Provable Joint Decontamination for Benchmarking Multiple Large Language Models

Abstract

Benchmark data contamination has become a central challenge in LLM evaluation: when evaluation examples appear in the training data of one or more audited models, reported performance can be inflated and cross-model comparisons become unreliable. A broad line of training-data detection work designs scores to quantify how strongly a model memorizes a given data point, but these score-based methods lack theoretical guarantees.
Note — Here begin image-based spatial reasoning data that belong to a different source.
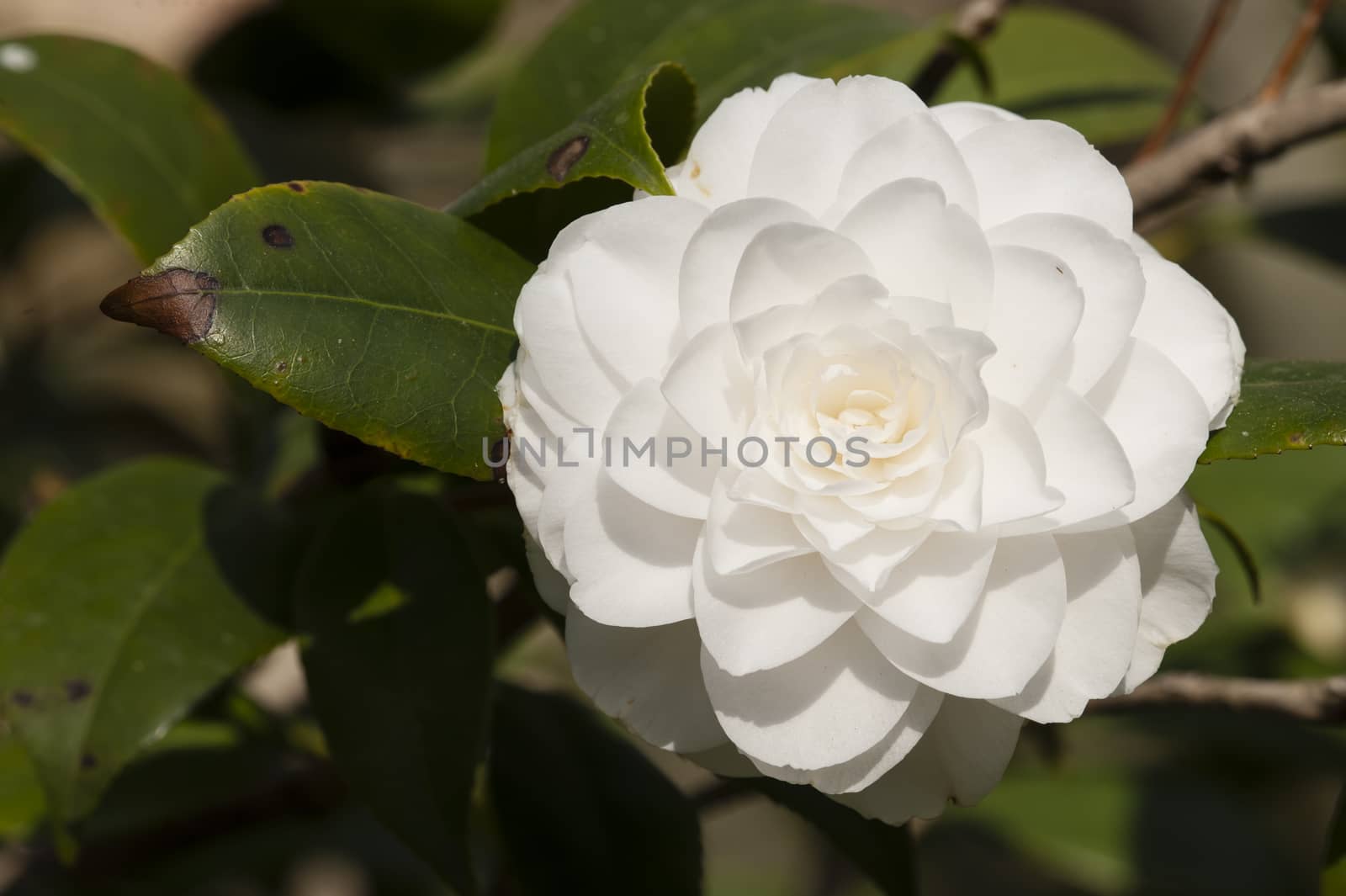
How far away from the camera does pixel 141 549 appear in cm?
67

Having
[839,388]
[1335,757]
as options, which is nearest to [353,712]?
[839,388]

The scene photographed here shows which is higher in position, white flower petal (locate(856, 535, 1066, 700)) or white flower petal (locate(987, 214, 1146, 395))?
white flower petal (locate(987, 214, 1146, 395))

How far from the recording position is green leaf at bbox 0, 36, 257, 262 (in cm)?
74

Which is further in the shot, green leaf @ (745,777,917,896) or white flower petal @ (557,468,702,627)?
green leaf @ (745,777,917,896)

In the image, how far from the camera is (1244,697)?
0.68 metres

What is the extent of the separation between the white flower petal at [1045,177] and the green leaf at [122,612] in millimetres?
426

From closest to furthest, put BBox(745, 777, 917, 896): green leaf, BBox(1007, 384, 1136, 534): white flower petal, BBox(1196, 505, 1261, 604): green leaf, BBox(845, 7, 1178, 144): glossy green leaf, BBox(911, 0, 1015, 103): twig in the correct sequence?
BBox(1007, 384, 1136, 534): white flower petal → BBox(1196, 505, 1261, 604): green leaf → BBox(745, 777, 917, 896): green leaf → BBox(911, 0, 1015, 103): twig → BBox(845, 7, 1178, 144): glossy green leaf

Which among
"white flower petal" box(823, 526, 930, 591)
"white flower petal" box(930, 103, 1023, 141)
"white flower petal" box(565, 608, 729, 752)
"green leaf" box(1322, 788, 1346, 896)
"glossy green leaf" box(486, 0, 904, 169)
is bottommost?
"green leaf" box(1322, 788, 1346, 896)

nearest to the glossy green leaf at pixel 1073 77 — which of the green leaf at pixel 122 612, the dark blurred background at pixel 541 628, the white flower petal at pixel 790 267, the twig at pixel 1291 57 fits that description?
the dark blurred background at pixel 541 628

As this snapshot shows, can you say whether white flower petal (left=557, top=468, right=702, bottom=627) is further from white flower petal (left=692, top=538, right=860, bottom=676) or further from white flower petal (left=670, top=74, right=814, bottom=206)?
white flower petal (left=670, top=74, right=814, bottom=206)

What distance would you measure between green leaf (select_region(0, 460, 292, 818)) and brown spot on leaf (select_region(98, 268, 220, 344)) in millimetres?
218

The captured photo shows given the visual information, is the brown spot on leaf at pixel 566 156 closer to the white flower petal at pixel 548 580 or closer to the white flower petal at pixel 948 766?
the white flower petal at pixel 548 580

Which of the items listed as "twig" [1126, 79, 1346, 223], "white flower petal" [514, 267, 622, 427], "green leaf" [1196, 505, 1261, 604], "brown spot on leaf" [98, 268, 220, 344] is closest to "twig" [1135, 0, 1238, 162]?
"twig" [1126, 79, 1346, 223]

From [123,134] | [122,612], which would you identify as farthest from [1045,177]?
[123,134]
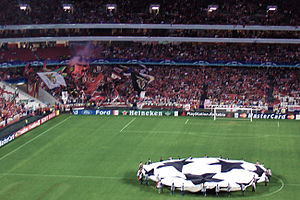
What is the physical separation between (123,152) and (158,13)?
30.8 metres

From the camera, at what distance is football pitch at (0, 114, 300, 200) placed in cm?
3397

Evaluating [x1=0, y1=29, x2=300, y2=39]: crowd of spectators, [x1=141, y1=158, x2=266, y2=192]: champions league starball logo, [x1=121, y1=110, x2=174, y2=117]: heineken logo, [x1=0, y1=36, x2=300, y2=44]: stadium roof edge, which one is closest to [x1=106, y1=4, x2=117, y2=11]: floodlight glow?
[x1=0, y1=29, x2=300, y2=39]: crowd of spectators

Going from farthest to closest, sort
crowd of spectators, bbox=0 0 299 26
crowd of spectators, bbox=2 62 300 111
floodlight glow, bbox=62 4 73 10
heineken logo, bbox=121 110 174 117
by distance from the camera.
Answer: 1. floodlight glow, bbox=62 4 73 10
2. crowd of spectators, bbox=0 0 299 26
3. crowd of spectators, bbox=2 62 300 111
4. heineken logo, bbox=121 110 174 117

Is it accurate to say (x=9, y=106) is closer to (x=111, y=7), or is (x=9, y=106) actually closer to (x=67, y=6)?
(x=67, y=6)

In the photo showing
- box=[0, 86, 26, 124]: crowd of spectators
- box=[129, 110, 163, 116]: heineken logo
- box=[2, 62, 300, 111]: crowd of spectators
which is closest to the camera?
box=[0, 86, 26, 124]: crowd of spectators

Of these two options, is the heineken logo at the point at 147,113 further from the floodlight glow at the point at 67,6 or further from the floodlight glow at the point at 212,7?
the floodlight glow at the point at 67,6

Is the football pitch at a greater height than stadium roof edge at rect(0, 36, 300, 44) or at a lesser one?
lesser

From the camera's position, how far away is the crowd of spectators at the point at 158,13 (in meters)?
66.5

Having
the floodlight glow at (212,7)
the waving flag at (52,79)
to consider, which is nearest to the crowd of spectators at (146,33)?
the floodlight glow at (212,7)

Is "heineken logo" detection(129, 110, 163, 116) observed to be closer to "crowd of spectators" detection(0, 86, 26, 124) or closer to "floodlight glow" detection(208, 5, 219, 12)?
"crowd of spectators" detection(0, 86, 26, 124)

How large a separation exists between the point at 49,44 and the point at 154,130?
2860 centimetres

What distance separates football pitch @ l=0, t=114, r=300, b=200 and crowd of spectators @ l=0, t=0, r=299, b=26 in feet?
54.0

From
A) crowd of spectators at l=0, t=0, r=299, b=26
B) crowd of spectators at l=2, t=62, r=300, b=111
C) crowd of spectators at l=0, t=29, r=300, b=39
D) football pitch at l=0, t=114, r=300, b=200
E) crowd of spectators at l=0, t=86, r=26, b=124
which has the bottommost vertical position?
football pitch at l=0, t=114, r=300, b=200

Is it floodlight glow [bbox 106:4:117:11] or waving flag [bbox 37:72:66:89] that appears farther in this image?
floodlight glow [bbox 106:4:117:11]
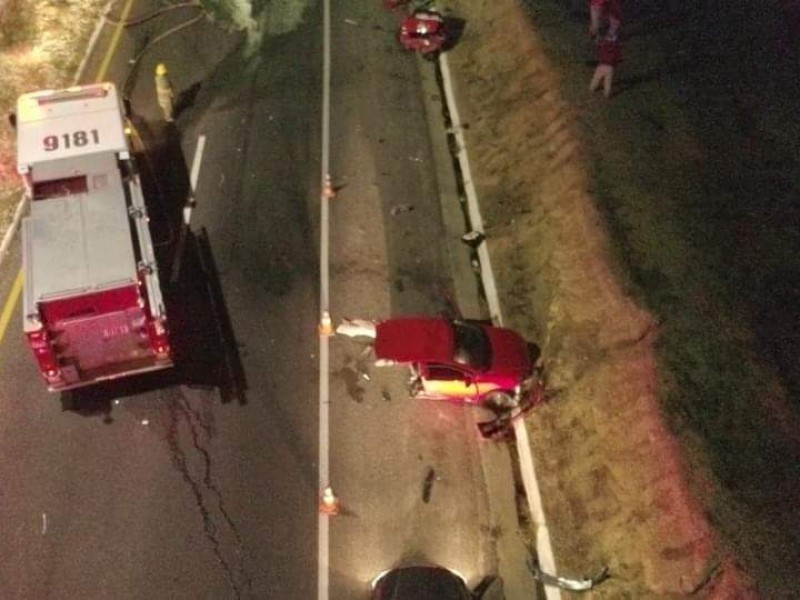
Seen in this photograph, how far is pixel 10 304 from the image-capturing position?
1488cm

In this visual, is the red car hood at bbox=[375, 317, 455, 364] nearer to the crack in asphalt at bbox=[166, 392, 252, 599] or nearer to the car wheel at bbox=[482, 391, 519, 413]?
the car wheel at bbox=[482, 391, 519, 413]

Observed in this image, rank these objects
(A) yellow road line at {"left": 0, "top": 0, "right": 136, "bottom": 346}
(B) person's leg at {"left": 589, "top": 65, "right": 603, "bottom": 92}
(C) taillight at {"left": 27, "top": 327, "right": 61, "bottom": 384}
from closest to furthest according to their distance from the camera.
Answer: (C) taillight at {"left": 27, "top": 327, "right": 61, "bottom": 384} → (A) yellow road line at {"left": 0, "top": 0, "right": 136, "bottom": 346} → (B) person's leg at {"left": 589, "top": 65, "right": 603, "bottom": 92}

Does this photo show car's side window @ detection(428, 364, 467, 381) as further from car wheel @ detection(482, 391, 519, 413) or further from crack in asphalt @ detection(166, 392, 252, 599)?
crack in asphalt @ detection(166, 392, 252, 599)

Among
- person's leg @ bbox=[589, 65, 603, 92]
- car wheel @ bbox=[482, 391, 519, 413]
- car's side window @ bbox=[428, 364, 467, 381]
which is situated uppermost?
person's leg @ bbox=[589, 65, 603, 92]

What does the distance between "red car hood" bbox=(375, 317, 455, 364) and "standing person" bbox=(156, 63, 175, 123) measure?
9.61m

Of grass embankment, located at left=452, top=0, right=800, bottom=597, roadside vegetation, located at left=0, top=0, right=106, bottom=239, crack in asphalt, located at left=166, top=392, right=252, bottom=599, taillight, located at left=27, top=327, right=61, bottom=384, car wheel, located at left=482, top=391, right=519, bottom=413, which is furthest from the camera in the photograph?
roadside vegetation, located at left=0, top=0, right=106, bottom=239

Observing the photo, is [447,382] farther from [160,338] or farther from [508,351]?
[160,338]

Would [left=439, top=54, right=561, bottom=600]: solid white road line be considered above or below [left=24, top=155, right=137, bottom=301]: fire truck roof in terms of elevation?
below

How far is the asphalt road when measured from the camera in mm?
11453

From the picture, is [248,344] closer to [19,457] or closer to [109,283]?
[109,283]

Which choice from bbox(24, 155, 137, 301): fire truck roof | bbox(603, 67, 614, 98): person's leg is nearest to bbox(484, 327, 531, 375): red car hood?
bbox(24, 155, 137, 301): fire truck roof

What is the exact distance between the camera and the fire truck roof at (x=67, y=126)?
1376cm

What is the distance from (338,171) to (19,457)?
981 centimetres

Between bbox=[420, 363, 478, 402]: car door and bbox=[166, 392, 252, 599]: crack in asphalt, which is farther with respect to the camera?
bbox=[420, 363, 478, 402]: car door
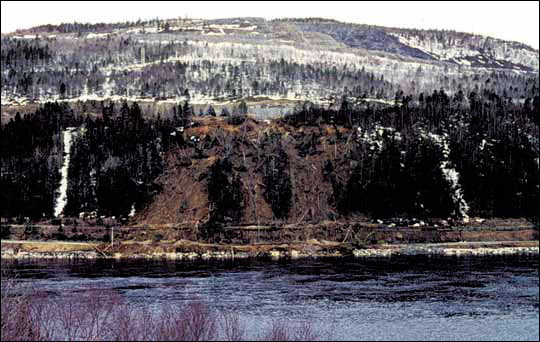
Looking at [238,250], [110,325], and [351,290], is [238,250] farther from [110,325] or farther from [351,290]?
[110,325]

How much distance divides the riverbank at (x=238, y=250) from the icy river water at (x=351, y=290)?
5.38m

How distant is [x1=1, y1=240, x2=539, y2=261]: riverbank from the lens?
270ft

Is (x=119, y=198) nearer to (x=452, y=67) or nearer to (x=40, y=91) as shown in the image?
(x=40, y=91)

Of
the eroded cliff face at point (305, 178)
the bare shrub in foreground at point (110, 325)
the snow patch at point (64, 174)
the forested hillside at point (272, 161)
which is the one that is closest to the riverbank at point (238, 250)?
the eroded cliff face at point (305, 178)

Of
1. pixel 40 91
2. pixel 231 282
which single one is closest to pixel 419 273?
pixel 231 282

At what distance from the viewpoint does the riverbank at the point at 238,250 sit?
82.2 m

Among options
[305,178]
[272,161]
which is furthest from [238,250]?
[305,178]

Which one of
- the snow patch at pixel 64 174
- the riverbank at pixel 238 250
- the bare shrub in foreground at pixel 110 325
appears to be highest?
the bare shrub in foreground at pixel 110 325

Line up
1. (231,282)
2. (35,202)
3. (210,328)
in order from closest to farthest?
(210,328) < (231,282) < (35,202)

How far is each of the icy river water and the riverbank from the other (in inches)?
212

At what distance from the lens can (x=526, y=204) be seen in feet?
309

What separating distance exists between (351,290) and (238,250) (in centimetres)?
2945

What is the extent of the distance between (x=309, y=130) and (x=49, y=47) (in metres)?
82.3

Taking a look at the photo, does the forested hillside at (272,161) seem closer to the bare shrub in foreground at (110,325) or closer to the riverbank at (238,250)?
the riverbank at (238,250)
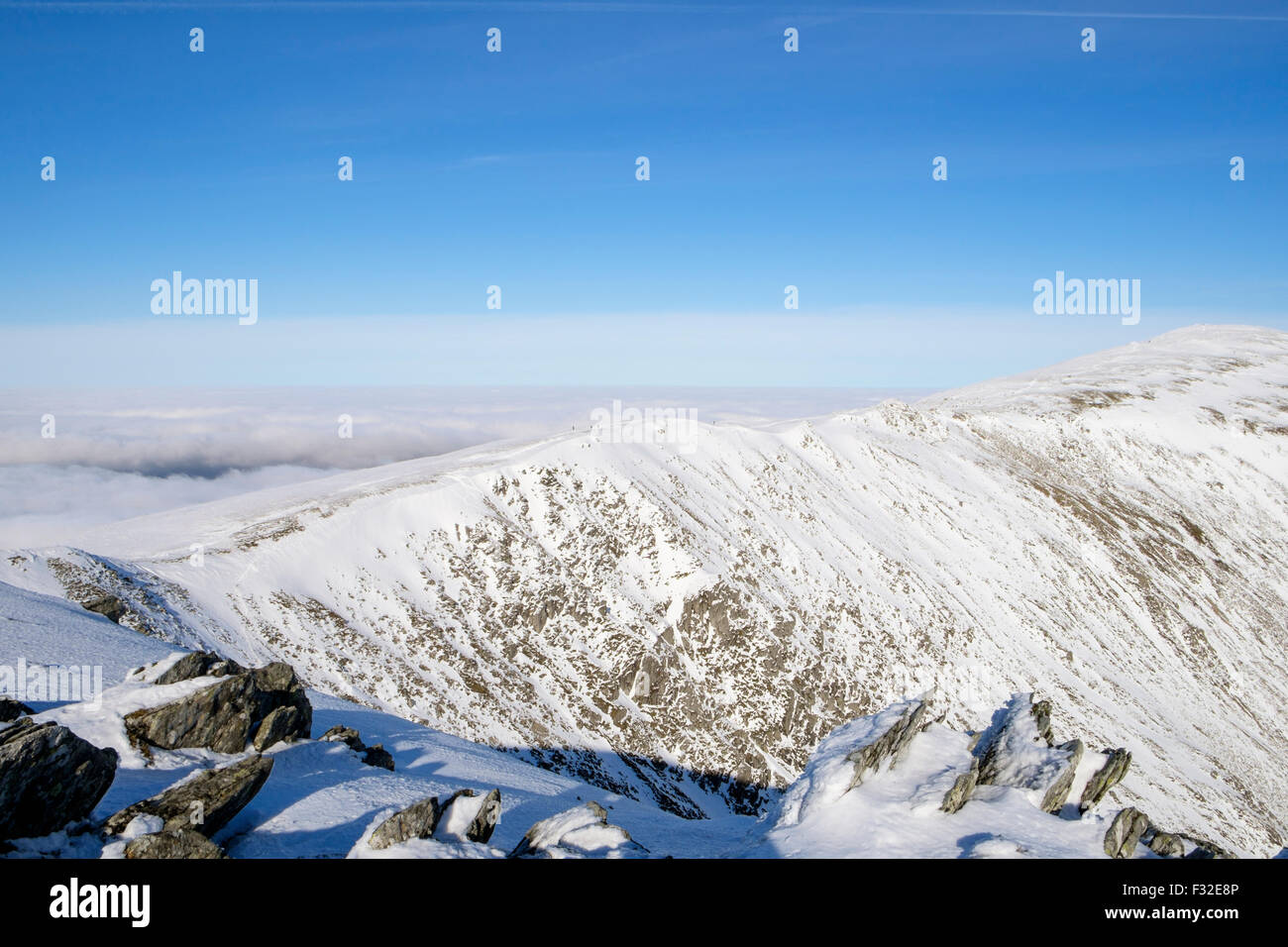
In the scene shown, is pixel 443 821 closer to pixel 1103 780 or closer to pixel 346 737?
Result: pixel 346 737

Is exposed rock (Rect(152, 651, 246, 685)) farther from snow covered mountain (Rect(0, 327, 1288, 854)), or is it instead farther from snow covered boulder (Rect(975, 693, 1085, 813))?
snow covered boulder (Rect(975, 693, 1085, 813))

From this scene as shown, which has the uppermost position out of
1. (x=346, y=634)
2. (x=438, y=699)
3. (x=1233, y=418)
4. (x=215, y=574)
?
(x=1233, y=418)

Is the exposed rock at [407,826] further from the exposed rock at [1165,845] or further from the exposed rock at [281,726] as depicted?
the exposed rock at [1165,845]

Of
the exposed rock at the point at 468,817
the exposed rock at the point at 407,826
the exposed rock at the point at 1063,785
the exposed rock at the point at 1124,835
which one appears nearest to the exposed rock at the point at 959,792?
the exposed rock at the point at 1063,785

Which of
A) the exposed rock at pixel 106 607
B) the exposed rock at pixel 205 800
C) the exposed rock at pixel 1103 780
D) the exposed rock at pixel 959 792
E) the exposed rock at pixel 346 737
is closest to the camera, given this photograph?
the exposed rock at pixel 205 800

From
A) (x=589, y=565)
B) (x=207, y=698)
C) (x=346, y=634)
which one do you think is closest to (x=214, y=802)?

Recent conformal approaches provide provable false-identification control for a single model; however, applying them separately to each model can produce model-specific benchmarks, undermining fair comparison across models. In this work, we formalize multi-model benchmark decontamination as a joint selection problem and propose Joint Envelope Conformal Selection (JECS), a conformal procedure that enables global contamination rate (GCR) control under stated assumptions. Specifically, JECS computes per-model conformal p-values, aggregates them by the per-item maximum, and reconstructs a conservative envelope of the max-p null distribution from right-tail observations above a data-driven threshold. By applying the adaptive Benjamini-Hochberg (BH) procedure to the envelope-rescaled values, we select a benchmark with provable GCR control. Extensive experiments across various models and benchmarks demonstrate that JECS achieves higher power than the max-p baseline while consistently maintaining the target GCR control.